On the cusp of what could have been his first full-time Cup ride at the beginning of 2009 with Earnhardt Ganassi Racing, the sluggish economy instead left Almirola on the outside looking in. He quickly landed a part-time truck ride at Billy Ballew Motorsports as kind of a “utility player.” On weekends when Kyle Busch was focusing on his Cup Series efforts, Almirola got the call to drive the No. 51 Toyota.

Other times, when Busch was in the No. 51, Almirola would drive Ballew’s No. 15 Tundra. In total, Almirola made 16 Truck Series starts, earning seven top-five results and 10 top 10s. Probably his signature moment of 2009 came at Talladega, where he more or less sacrificed his own opportunity to win in favor of pushing Busch to the victory and giving Billy Ballew his first 1-2 finish as an owner in the Truck Series.

“I feel like I could have been greedy and tried to win the race myself and possibly won the race, but at the same time, I possibly could have finished 10th,” Almirola recalls. “Talladega is always a tough place to make a move by yourself, especially on that last lap, because everybody kind of gangs up on you.

“I felt like my best opportunity to try to get a good finish was to push Kyle. I felt like I gained a lot of respect from a lot of people within our race team that day. I felt like I already had it, but I felt like I gained that much more.”

The feeling is mutual for Almirola, who has unquestionably now become the team’s lead driver in 2010, as Busch has moved on to field his own pair of Toyota Tundras. He enjoys working with his team and understands the importance of helping the program establish a new identity.

Study questions
A. From the passage on Almirola's 2009 season, extract the part that opens with the words containing "The feeling is" and closes with "a new identity.".
B. In the passage on Almirola's 2009 season, condense the paragraph beginning "Other times, when Busch was in the No. 51" into a brief bulleted list that keeps its main facts.

Data for analysis
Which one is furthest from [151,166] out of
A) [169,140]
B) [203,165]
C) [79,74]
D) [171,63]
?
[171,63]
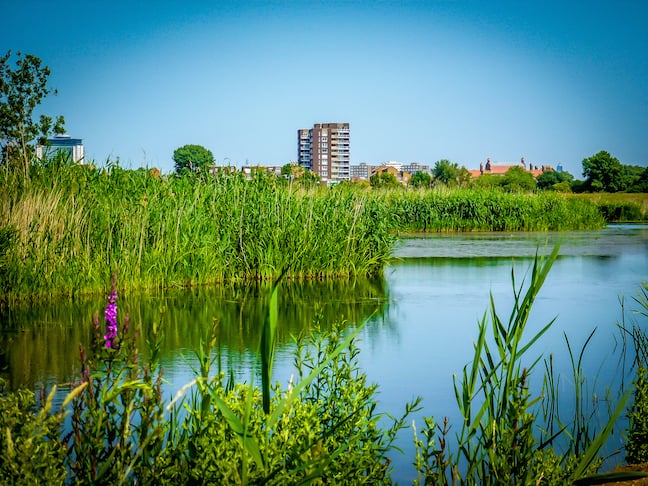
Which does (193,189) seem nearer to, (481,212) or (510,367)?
(510,367)

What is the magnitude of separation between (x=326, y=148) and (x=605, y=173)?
9484cm

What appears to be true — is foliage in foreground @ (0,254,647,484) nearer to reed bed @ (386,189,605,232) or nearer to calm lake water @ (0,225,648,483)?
calm lake water @ (0,225,648,483)

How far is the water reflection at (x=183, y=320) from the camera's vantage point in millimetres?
7000

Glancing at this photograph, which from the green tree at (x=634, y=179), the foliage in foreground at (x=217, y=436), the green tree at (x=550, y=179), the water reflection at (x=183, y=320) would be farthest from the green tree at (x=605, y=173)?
the foliage in foreground at (x=217, y=436)

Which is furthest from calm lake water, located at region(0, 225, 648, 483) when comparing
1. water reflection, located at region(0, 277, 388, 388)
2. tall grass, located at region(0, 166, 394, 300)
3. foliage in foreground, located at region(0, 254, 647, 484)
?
foliage in foreground, located at region(0, 254, 647, 484)

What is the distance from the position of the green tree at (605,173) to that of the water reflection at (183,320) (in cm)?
7445

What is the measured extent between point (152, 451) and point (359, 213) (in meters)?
10.4

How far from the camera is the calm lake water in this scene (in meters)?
6.48

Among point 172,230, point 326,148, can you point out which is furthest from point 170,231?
point 326,148

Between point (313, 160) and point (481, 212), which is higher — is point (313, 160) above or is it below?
above

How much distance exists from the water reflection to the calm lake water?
0.04ft

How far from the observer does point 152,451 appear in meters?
2.77

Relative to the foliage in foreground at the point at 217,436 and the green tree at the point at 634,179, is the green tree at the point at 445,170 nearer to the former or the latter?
the green tree at the point at 634,179

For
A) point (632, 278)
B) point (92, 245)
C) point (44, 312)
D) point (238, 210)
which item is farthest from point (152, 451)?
point (632, 278)
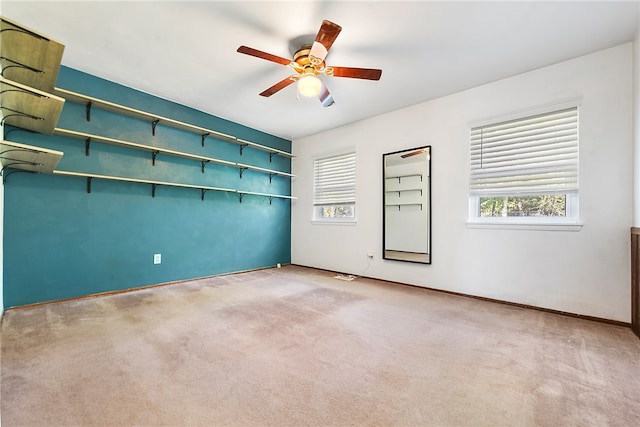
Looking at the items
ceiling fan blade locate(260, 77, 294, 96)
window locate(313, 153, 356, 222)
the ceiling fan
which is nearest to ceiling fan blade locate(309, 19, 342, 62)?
the ceiling fan

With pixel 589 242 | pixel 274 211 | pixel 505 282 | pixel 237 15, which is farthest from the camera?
pixel 274 211

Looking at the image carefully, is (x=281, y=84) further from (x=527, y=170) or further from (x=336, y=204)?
(x=527, y=170)

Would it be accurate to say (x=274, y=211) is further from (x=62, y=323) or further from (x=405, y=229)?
(x=62, y=323)

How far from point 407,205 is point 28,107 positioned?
3.89 metres

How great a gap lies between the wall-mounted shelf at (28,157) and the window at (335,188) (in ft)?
11.4

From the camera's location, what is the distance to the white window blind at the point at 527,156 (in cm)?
267

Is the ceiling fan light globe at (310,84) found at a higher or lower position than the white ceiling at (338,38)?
lower

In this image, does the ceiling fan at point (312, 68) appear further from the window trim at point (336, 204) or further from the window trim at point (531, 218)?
the window trim at point (336, 204)

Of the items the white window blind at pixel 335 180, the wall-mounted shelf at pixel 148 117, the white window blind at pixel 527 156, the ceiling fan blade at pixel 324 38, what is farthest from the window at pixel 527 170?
the wall-mounted shelf at pixel 148 117

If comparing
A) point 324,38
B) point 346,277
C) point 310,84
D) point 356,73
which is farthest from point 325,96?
point 346,277

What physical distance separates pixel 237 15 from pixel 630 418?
11.0 feet

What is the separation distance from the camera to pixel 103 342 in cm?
194

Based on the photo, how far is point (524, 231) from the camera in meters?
2.87

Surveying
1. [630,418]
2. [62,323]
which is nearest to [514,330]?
[630,418]
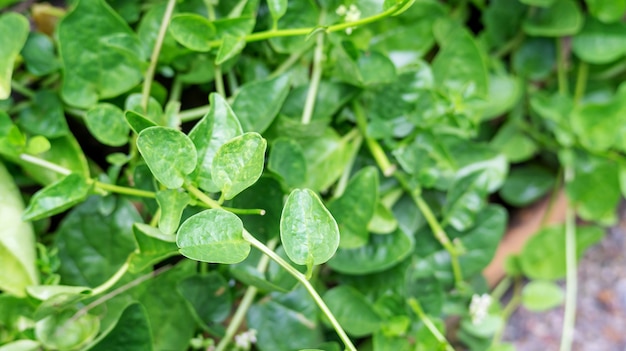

Answers in order
A.
The feeling is mutual for Almirola, who has unquestionably now become the team’s lead driver in 2010, as Busch has moved on to field his own pair of Toyota Tundras. He enjoys working with his team and understands the importance of helping the program establish a new identity.

B.
- When Busch drove the No. 51, Almirola drove Ballew's No. 15 Tundra.
- Almirola made 16 Truck Series starts, with seven top-five and 10 top-10 results.
- His signature 2009 moment came at Talladega. There he more or less gave up his own chance to win in order to push Busch to victory, which gave Billy Ballew his first 1-2 finish as a Truck Series owner.